Des scientifiques la tête en bas manipulent des prototypes en tout genre, de l'horloge atomique à la combinaison spatiale. Une vingtaine de chercheurs ont embarqué mi-mars dans l'Airbus A300 ZERO-G pour se soustraire aux effets de la gravité, sans avoir à aller dans l'espace.

Avant de monter à bord de l'aéronef de Novespace, filiale du Centre national d'études spatiales, les participants à cette session écoutent attentivement les consignes de sécurité, finalement assez simples: en apesanteur tout doit être fixé - stylos, ordinateurs, tournevis, etc. - et il faut notamment mettre les «pieds en bas» à la fin de chaque phase d'apesanteur.

Après, on profite, car comme l'a noté l'ancien astronaute Jean-François Clervois, aujourd'hui PDG de Novespace, les participants ont la chance «d'être présents sur les manipulations», de prototypes qui pour certains iront ensuite sans eux dans l'espace.

«Pas très facile» pourtant de travailler en apesanteur, déclare à bord, à un journaliste de l'AFP, Luigi De Sarlo, 33 ans, chercheur sur les Systèmes de référence temps espace au CNRS, les yeux rivés sur un écran d'ordinateur, accroché à son expérience, les pieds à une dizaine de centimètres au dessus du sol.

L'expérience à laquelle il participe a pour but de prouver que l'horloge atomique «compacte» fabriquée fonctionne encore plus précisément en apesanteur. Objectif : «En faire une horloge pour l'espace», à embarquer à bord de satellites pour améliorer le positionnement par satellite.

À l'arrière de l'appareil, deux chercheurs en combinaison moulante, font des cabrioles dans un espace entouré de filets.

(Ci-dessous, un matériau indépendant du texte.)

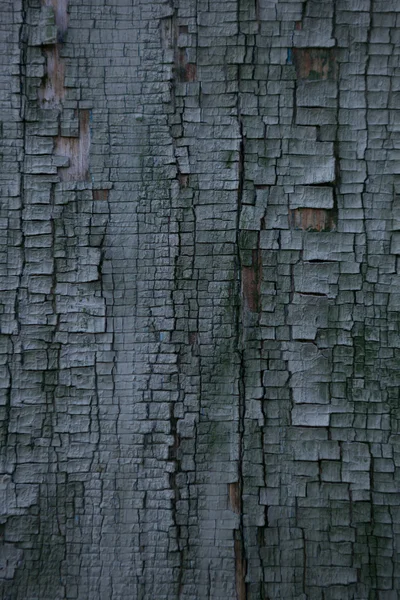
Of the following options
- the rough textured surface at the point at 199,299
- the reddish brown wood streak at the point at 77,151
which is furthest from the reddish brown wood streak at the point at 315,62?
the reddish brown wood streak at the point at 77,151

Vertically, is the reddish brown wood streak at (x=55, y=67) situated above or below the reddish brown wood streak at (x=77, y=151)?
above

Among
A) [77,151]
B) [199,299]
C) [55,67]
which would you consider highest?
[55,67]

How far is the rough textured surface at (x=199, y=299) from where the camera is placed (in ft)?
4.38

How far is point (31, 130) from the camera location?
137cm

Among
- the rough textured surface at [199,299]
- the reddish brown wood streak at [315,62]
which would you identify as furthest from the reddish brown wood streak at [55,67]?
the reddish brown wood streak at [315,62]

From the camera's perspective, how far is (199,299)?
1.37 m

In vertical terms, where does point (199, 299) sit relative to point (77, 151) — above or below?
below

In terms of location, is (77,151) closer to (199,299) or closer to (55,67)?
(55,67)

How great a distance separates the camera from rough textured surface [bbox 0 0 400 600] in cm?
134

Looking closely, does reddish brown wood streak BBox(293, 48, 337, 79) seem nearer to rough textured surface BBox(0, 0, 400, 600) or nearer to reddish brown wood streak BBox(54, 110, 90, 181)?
rough textured surface BBox(0, 0, 400, 600)

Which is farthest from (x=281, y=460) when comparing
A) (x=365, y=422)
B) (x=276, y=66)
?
(x=276, y=66)

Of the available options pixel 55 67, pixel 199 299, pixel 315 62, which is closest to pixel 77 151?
pixel 55 67

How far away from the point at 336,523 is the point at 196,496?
1.14 ft

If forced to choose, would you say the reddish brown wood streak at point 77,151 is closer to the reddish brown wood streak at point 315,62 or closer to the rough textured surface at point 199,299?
the rough textured surface at point 199,299
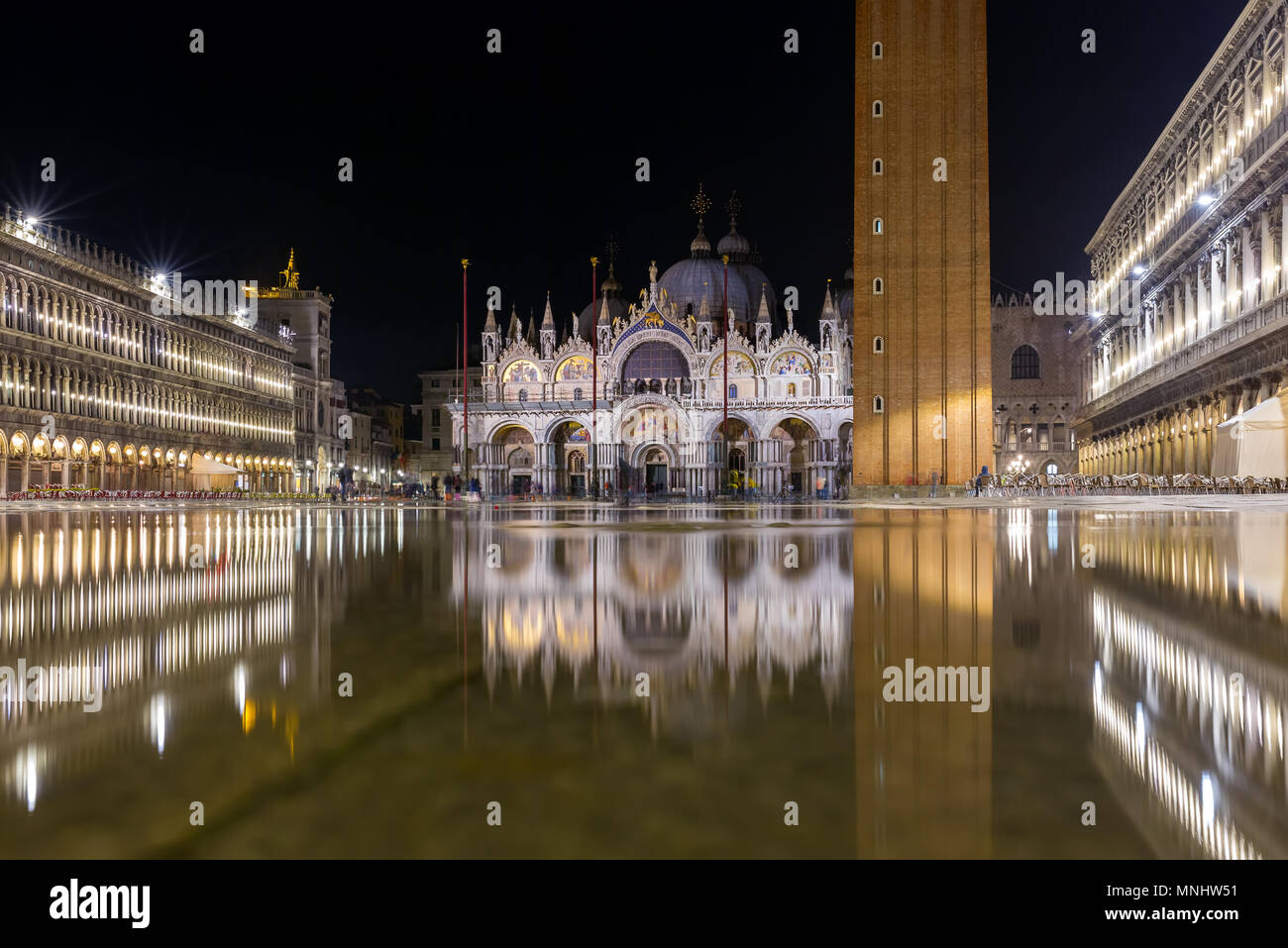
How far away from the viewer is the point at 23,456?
160ft

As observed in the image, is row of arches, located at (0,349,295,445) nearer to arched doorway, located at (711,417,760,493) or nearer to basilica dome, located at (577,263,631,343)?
basilica dome, located at (577,263,631,343)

Ils développent une «skinsuit», une combinaison spatiale destinée à lutter contre les effets indésirables des séjours en apesanteur, tels l'étirement de la colonne vertébrale, en créant «une force de compression vers le bas à travers le corps, afin de reproduire la gravité terrestre», explique Philip Carvil, du King's College.

La combinaison, testée dans le même avion deux jours plus tôt par l'astronaute français Thomas Pesquet, ira dans l'espace en 2015 avec le Danois Andreas Modensen à bord d'une mission Soyouz à destination de la Station spatiale internationale (ISS).

Les onze expériences embarquées ont été choisies sur dossier par le comité de sélection du CNES. Sciences de la vie, sciences de la matière, technologie spatiale, entre autres... l'A300 ZERO-G est un véritable laboratoire volant.

Selon Sebastien Rouquette, 43 ans, chef de projet des vols dits «paraboliques» du CNES, ces campagnes ont permis «la publication de plusieurs milliers d'articles scientifiques depuis le début de l'activité, dans des revues majeures et dans tous les domaines».

L'instant unique où l'on échappe à la gravité

Malgré le caractère extrêmement pointu de toutes ces expériences, tout le monde à bord affiche le même sourire réjoui au moment des premières paraboles et de cet instant unique où l'on échappe aux effets de la gravité terrestre.

«On arrive à voler ! C'est un régime très très efficace pour la perte de poids», plaisante Jean-Claude Bordenave, 56 ans, commandant de bord, en lévitation à l'horizontale à un mètre du sol. Ils sont trois pilotes à bord qui se succèdent pour réaliser les manoeuvres consistant à cabrer l'avion vers le haut puis à leur faire piquer, et nécessitant au minimum deux pilotes.

«On ne s'en lasse pas», concède Jean-Claude Bordenave, 14 000 heures de vols et 7000 paraboles, à propos de cette sensation de légèreté.

Le vol parabolique est une manoeuvre extrêmement délicate reproduisant la chute libre d'un objet jeté en l'air, mais à l'échelle et à la vitesse d'un avion en vol. Chaque vol se compose de 31 paraboles, la phase de micro-gravité durant 22 secondes.

L'A300-ZERO-G est en service depuis 1997, date à laquelle il a succédé à la Caravelle ZERO-G, toujours visible sur le tarmac de l'aéroport de Mérignac.

Il sera retiré de la circulation à l'automne 2014, après sa 113e parabole et le CNES et Novespace n'ont pas encore déterminé quel appareil sera utilisé pour les campagnes suivantes.